Но искаженное горем лицо Козетты Ловской, когда та открыла им дверь, подействовало на Наталию как удар электрического тока. Она не успела еще выкрикнуть имя мужа, как Козетта в слезах кинулась ей на шею. «Адичка умер», — проговорила она.
Выдержки из газет
«Вестник Воринки», 16 августа 1917
Волнения в поместье Байгора
Нам только что сообщили о серьезных волнениях в поместье князя Белгородского. Толпа из пяти тысяч крестьян разорила имение. Помещик и его жена были захвачены бунтовщиками. Крестьяне разграбили винный погреб и перепились. В Байгору был послан военный отряд. Поместье князя Белгородского считается одним из самых передовых в области разведения элитного рогатого скота и рысистых лошадей. По этой причине оно уже давно находится под охраной губернских властей.

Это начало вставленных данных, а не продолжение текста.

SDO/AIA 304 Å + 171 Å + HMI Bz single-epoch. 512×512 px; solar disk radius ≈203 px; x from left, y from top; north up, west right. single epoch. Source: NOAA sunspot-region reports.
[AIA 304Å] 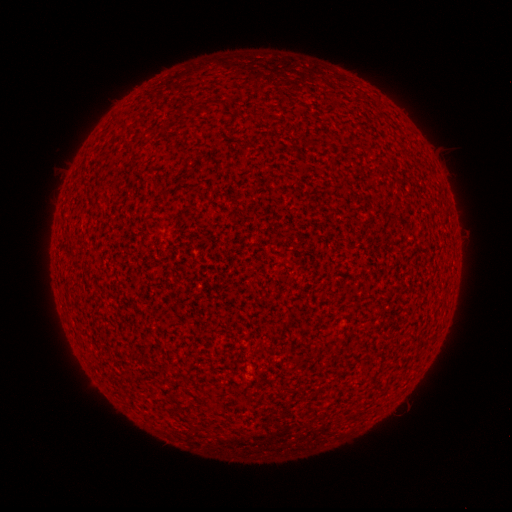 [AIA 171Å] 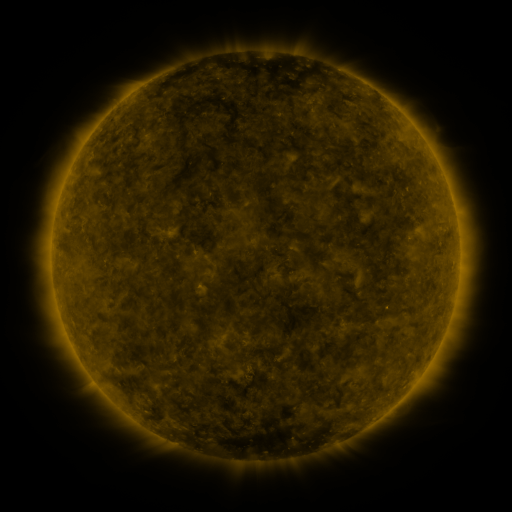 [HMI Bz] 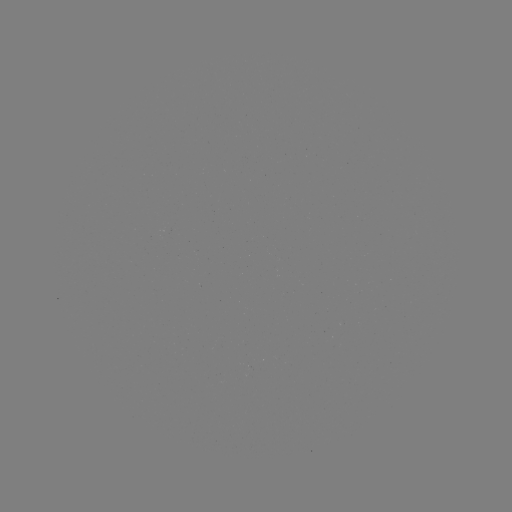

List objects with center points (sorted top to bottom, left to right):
(none)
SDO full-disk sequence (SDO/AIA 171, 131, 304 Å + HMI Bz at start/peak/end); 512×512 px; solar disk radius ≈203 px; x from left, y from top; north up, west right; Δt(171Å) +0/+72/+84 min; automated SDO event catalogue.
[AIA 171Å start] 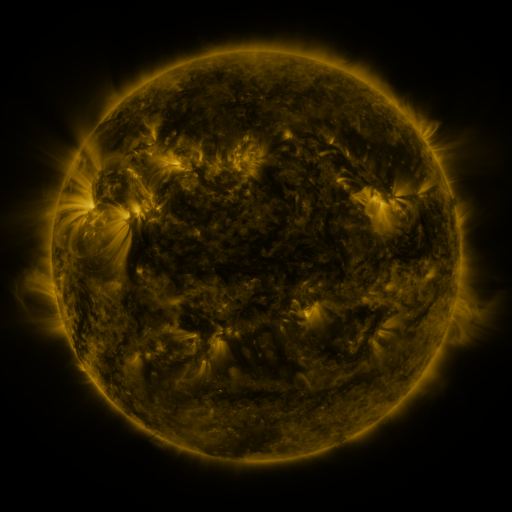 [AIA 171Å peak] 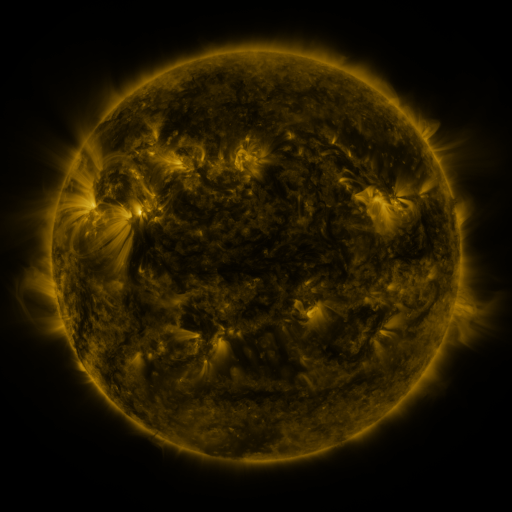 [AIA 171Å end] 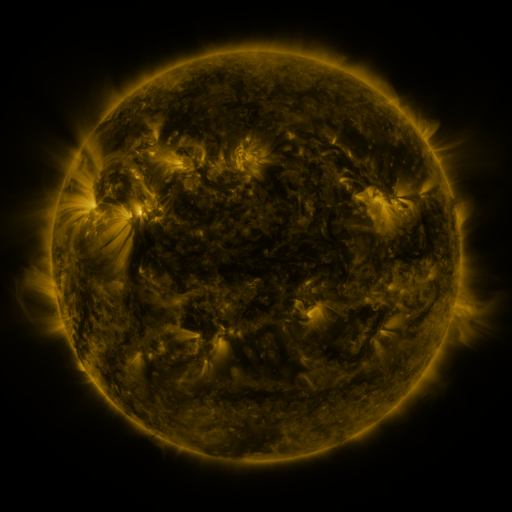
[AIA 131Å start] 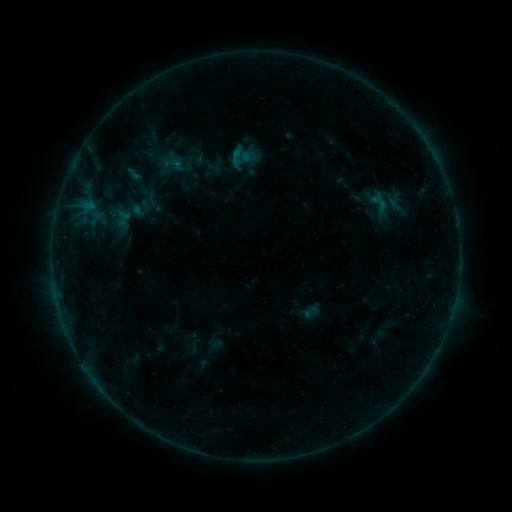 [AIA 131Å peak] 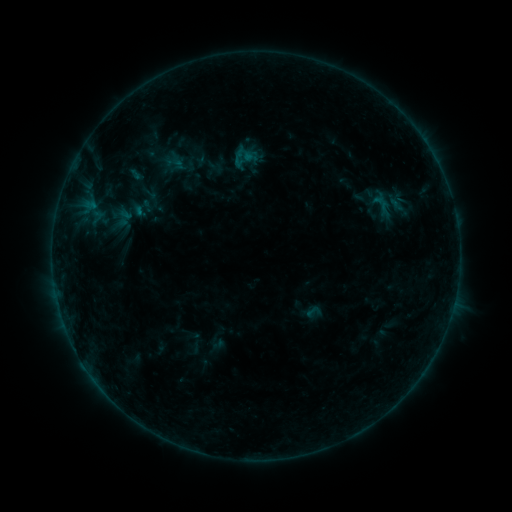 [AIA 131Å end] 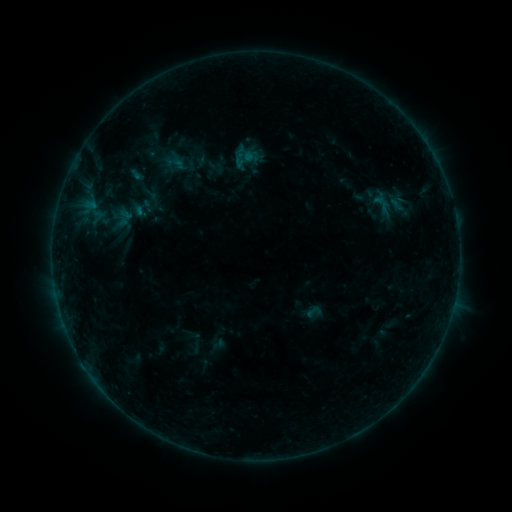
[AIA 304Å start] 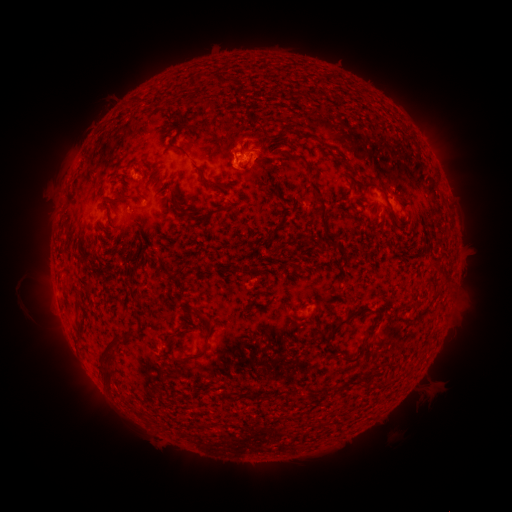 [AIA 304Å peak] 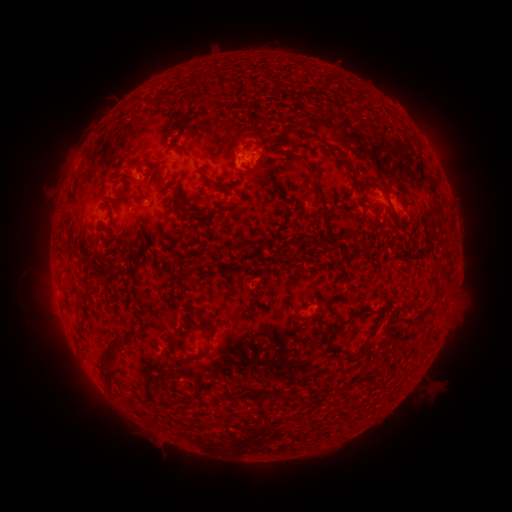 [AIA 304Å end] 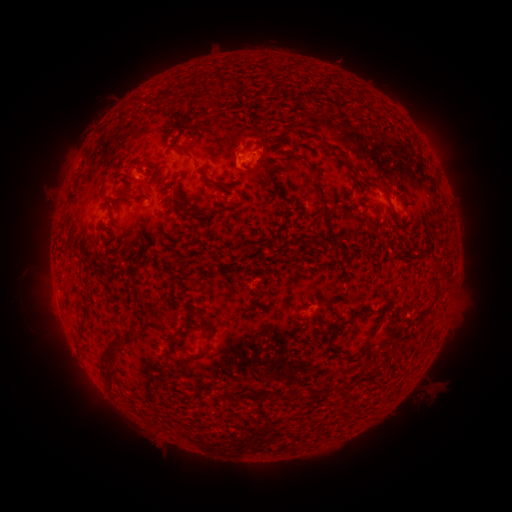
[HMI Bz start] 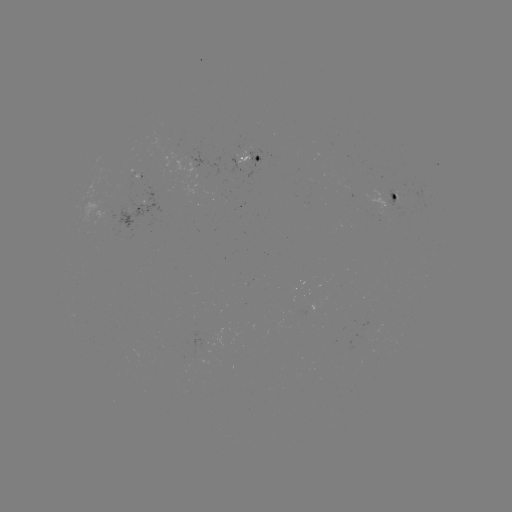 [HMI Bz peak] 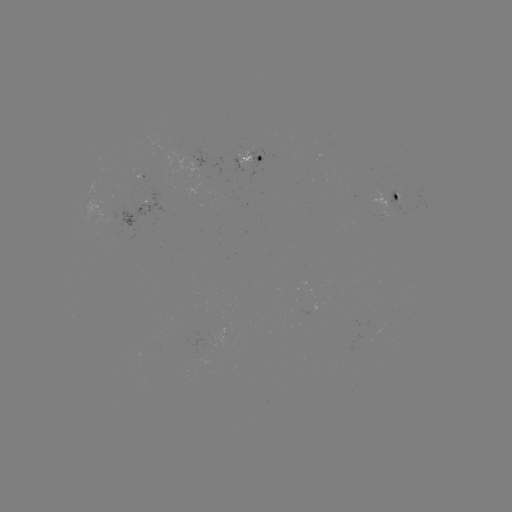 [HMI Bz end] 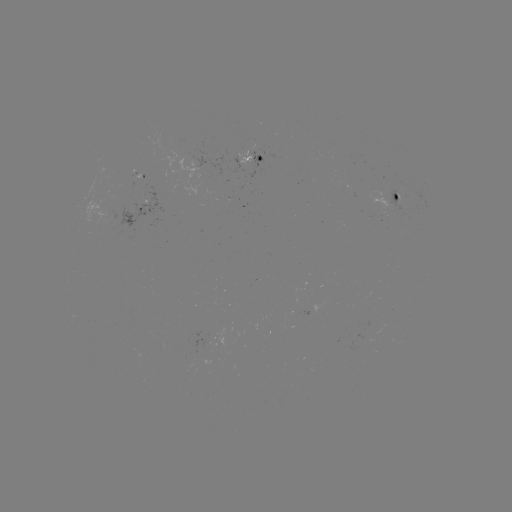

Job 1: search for emerging-flux region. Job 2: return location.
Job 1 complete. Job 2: [141, 175].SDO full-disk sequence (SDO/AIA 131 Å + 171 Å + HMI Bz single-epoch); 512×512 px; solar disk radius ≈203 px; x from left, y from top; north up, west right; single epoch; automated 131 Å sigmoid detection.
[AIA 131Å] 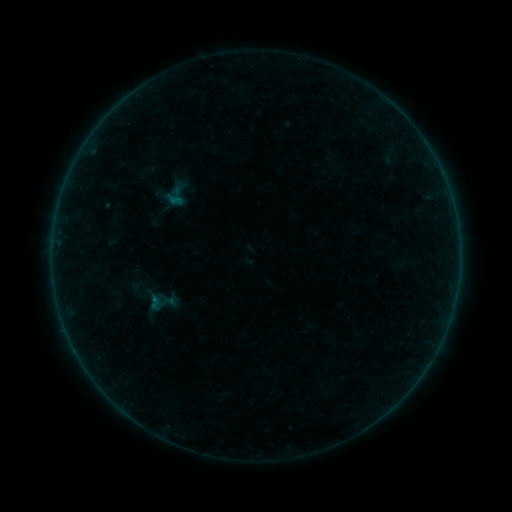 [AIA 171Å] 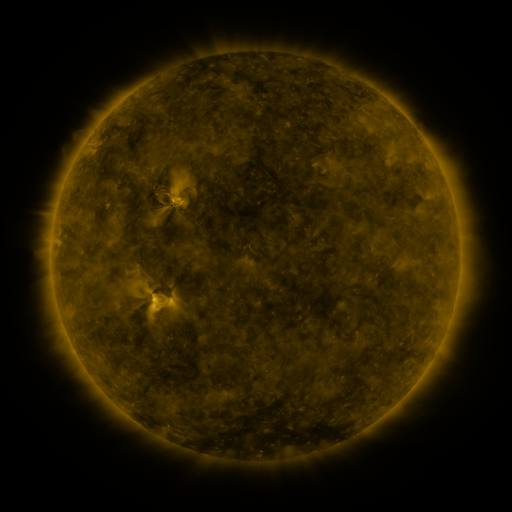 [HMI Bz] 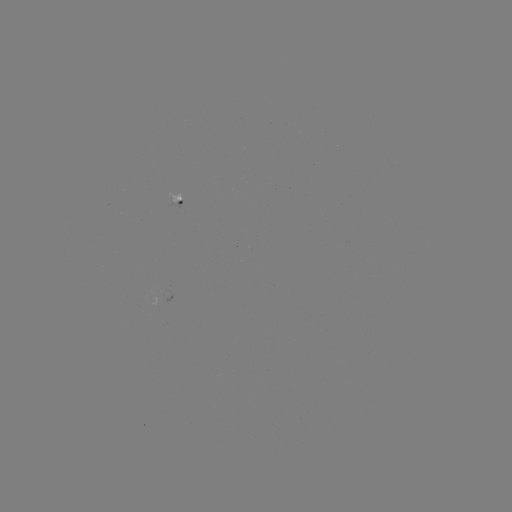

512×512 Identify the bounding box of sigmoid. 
[161, 181, 191, 210].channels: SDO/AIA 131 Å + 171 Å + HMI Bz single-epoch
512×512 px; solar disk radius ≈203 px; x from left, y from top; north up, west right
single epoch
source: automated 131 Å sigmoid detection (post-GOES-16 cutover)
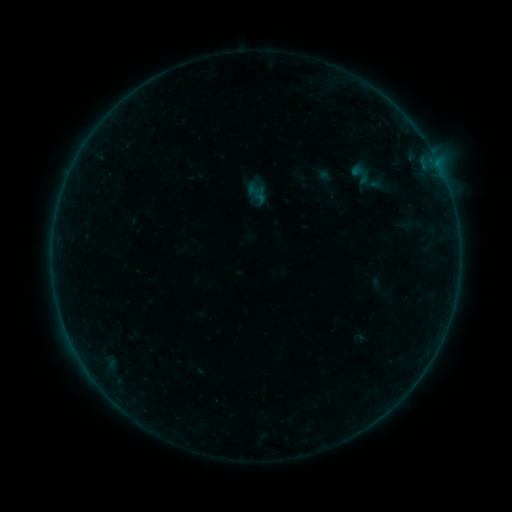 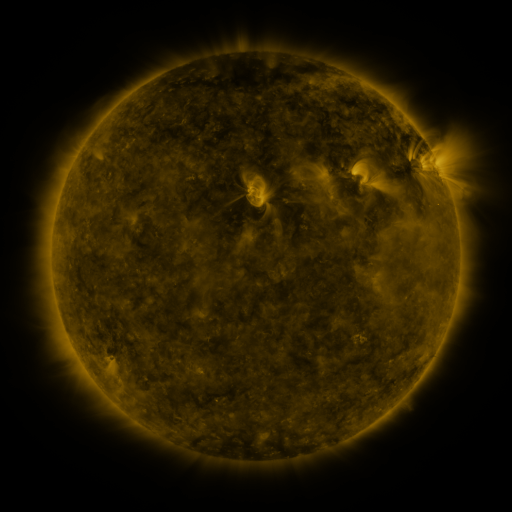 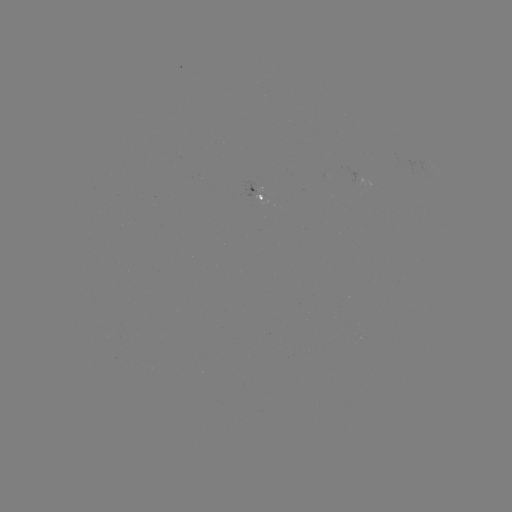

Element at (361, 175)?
sigmoid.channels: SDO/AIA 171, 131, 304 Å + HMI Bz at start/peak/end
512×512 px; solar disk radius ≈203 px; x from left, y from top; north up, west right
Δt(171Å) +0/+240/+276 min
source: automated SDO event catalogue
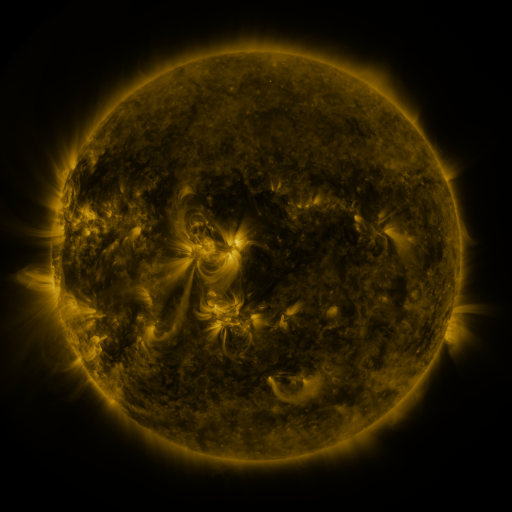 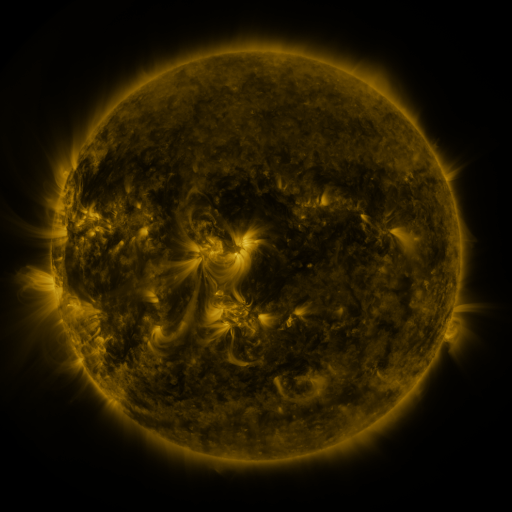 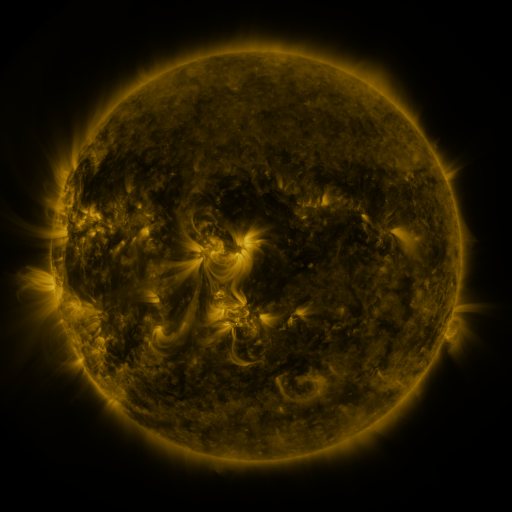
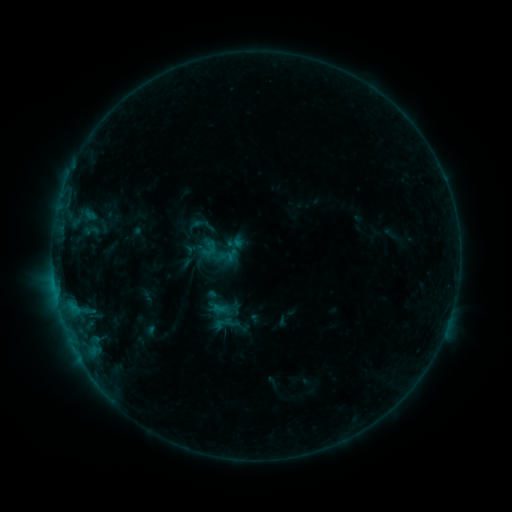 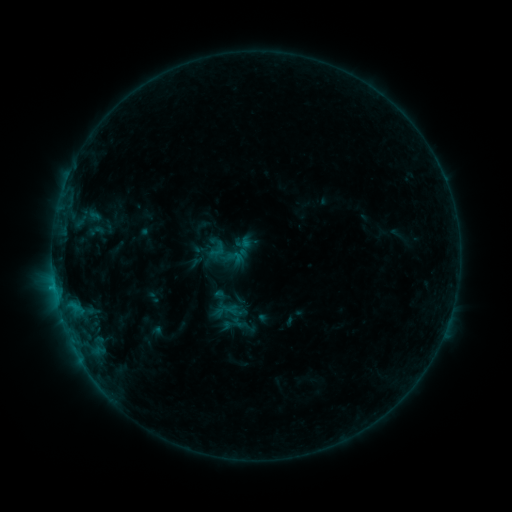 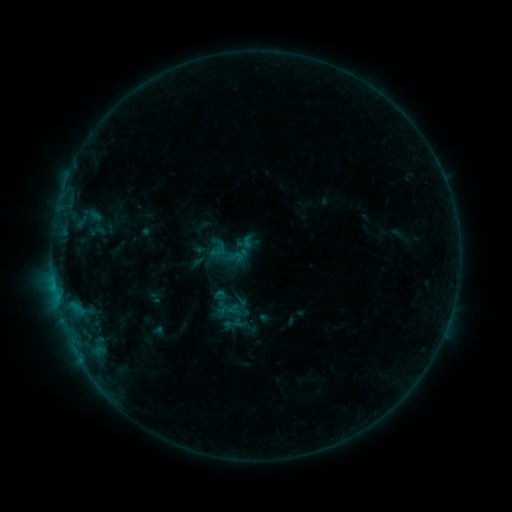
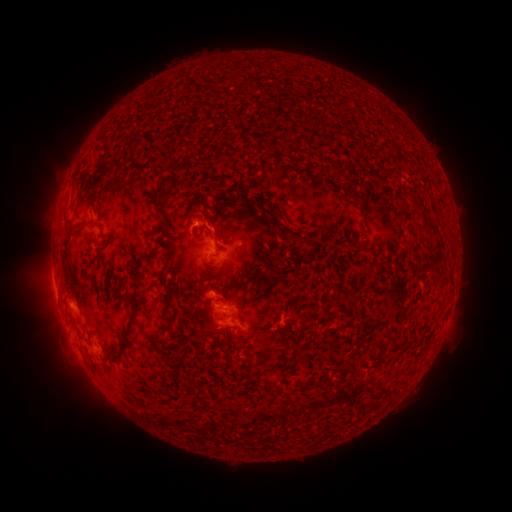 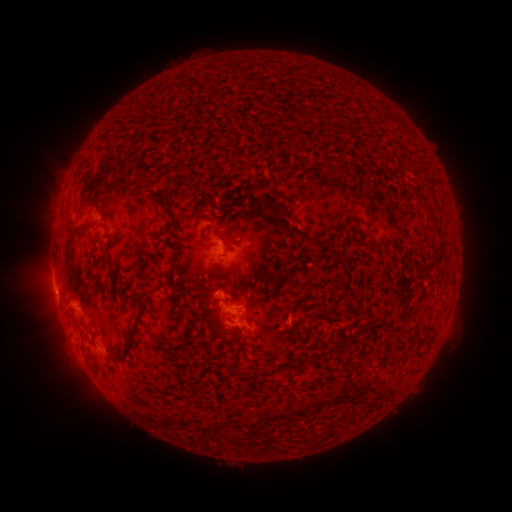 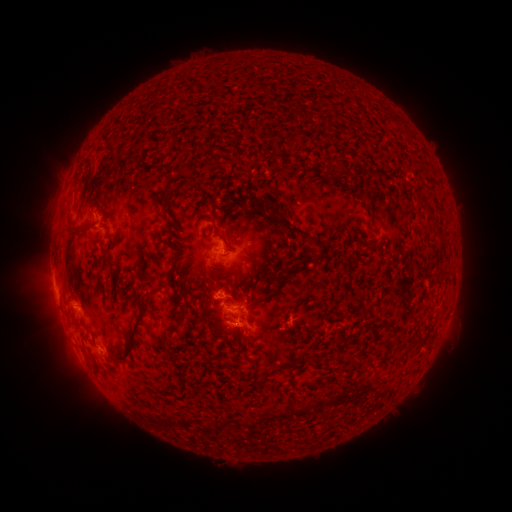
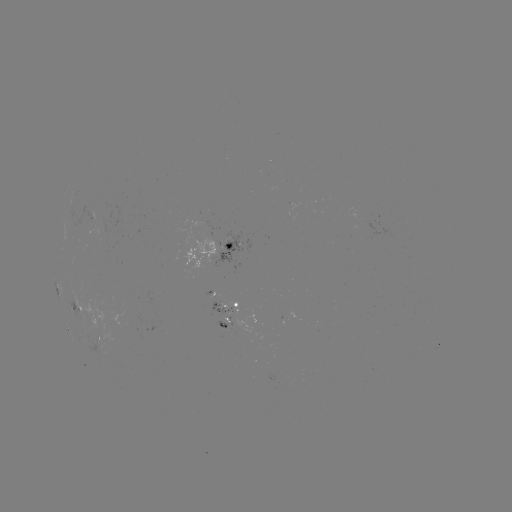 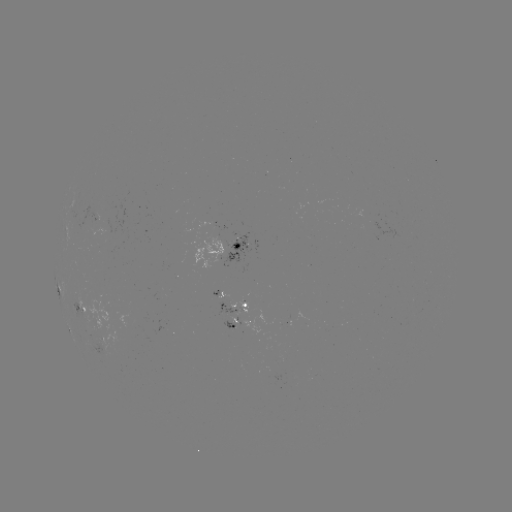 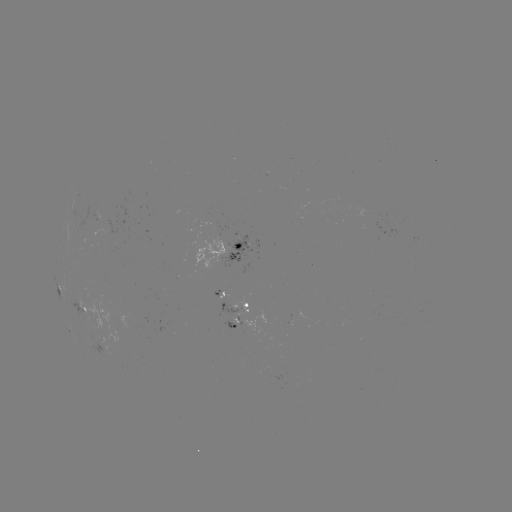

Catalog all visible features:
emerging-flux region: (235, 306)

«Вестник Воринки», 17 августа 1917
Сегодня утром мы получили телеграммы от уездного комиссара города Галича. Он сообщает, что толпа, взяв под арест Владимира Белгородского, поставила условием его освобождения немедленную отправку на фронт. Князь принял это условие и был препровожден на вокзал города Волосова, чтобы оттуда отбыть в действующую армию. В это время через город проезжал военный эшелон. Когда состав остановился в Волосове, солдатня, узнав об аресте князя, принялась избивать его, и князь, после жесточайших мучений, был убит разъяренной толпой.
Из полученных позже телеграмм нам стало известно, что Байгора, одно из крупнейших поместий России, принадлежащее князю Белгородскому, почти полностью разорена. Солдаты, которые по распоряжению губернских властей охраняли поместье князя Белгородского, играющее, как мы отмечали вчера, важную роль в развитии скотоводства, были избиты толпой и разбежались. Разорив поместье князя Белгородского, толпа, подстрекаемая солдатней и агитаторами, отправилась грабить соседние имения. В настоящее время толпа разоряет поместье графа Ловского.